Comme pour le week-end de Peyranère jeudi soir lorsque  nous arrivons à Gabas la neige est peu présente et de médiocre qualité mais nous savons, là aussi comme à Peyranère , que ''le ciel '' pourvoira à cette situation .En effet dans la nuit du vendredi au samedi la météo prévoit des chutes neige de l'ordre de 40 cm, prévisions tout à fait fondées  mais nous verrons cela plus tard. Donc arrivant  le jeudi soir nous allons reconnaître  les départs des  randos pour : Bious ou plusieurs coulées  se sont produites purgeant  les zones délicates. Ensuite le départ de la Cabane du Caillou de Soques pour une destination aux cabanes de La Glère et Puchéoux et enfin le départ de la cabane de l'Araillé pour objectif le Cirque d'Anéou.

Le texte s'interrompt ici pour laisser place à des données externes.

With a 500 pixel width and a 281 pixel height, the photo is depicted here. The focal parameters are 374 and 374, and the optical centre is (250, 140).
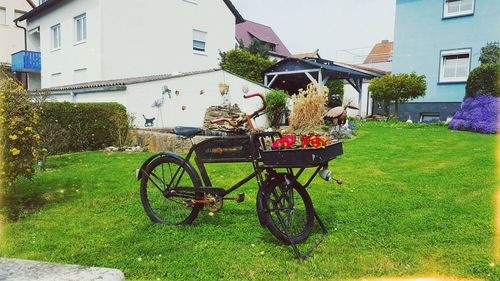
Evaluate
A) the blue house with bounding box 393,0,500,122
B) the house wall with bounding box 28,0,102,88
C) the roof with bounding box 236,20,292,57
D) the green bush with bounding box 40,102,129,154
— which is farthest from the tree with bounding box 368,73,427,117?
the roof with bounding box 236,20,292,57

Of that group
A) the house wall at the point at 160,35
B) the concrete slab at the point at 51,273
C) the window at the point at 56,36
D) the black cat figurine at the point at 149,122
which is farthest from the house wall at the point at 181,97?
the concrete slab at the point at 51,273

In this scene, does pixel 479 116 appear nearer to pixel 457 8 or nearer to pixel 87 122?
pixel 457 8

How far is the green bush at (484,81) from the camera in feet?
40.9

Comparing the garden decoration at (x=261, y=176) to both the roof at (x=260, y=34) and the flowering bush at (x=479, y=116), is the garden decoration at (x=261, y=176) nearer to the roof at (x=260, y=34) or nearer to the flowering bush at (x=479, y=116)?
the flowering bush at (x=479, y=116)

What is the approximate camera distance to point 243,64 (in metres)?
21.1

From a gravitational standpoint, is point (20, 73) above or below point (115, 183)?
above

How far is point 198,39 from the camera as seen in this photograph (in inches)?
866

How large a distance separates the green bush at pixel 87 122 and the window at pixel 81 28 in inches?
371

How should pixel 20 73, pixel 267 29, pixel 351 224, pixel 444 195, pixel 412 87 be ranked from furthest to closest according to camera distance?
pixel 267 29 → pixel 20 73 → pixel 412 87 → pixel 444 195 → pixel 351 224

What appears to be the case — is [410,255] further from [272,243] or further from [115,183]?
[115,183]

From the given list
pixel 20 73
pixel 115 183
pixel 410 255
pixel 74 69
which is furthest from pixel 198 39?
pixel 410 255

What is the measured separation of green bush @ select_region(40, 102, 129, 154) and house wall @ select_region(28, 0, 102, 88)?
753 cm

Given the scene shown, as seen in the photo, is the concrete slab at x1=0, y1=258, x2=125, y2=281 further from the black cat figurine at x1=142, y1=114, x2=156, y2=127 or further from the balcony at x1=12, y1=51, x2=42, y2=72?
the balcony at x1=12, y1=51, x2=42, y2=72

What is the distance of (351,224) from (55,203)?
3.85 m
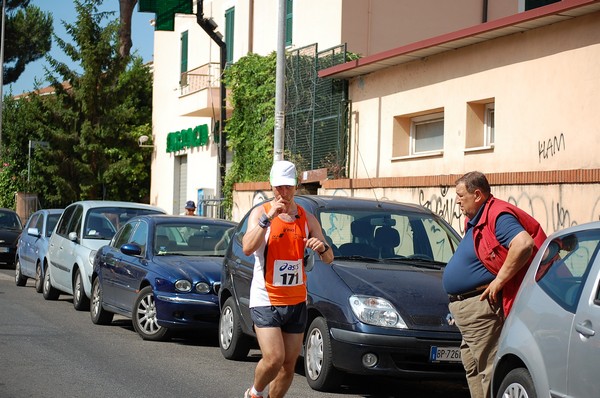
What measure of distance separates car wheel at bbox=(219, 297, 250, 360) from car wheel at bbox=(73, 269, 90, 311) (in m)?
5.24

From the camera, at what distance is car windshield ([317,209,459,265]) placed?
10547 mm

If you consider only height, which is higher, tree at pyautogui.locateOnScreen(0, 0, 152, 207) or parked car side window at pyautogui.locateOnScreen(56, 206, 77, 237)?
tree at pyautogui.locateOnScreen(0, 0, 152, 207)

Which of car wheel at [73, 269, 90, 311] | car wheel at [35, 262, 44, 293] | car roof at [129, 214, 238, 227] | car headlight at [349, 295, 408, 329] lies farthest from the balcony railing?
car headlight at [349, 295, 408, 329]

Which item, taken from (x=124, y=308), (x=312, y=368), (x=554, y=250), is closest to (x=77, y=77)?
(x=124, y=308)

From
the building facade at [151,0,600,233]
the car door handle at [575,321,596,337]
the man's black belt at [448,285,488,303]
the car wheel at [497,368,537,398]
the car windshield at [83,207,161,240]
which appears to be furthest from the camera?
the car windshield at [83,207,161,240]

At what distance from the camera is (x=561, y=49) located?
15164 millimetres

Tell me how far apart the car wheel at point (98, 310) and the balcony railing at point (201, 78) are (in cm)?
1406

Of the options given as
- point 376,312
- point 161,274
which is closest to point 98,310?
point 161,274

Vendredi nous nous partageons les reconnaissances et avec Danielle allons jusqu'aux cabanes de la Glère et Puchéoux .  Anne -Marie du groupe igloo accompagne Jean-Claude  pour Anéou .et arrivée de nos joyeux randonneurs.Après le traditionnel apéritif un repas gastronomique  attend l'ensemble des participants et  laisse auguré comme souvent un week-end diététique et œnologique. Compte-tenu des prévisions météo et des recos nous décidons de faire le briefing le samedi matin.Vers 23h la pluie incessante se transforme en neige abondante lourde et humide comme prévue  par la météo et tombe toute la nuit.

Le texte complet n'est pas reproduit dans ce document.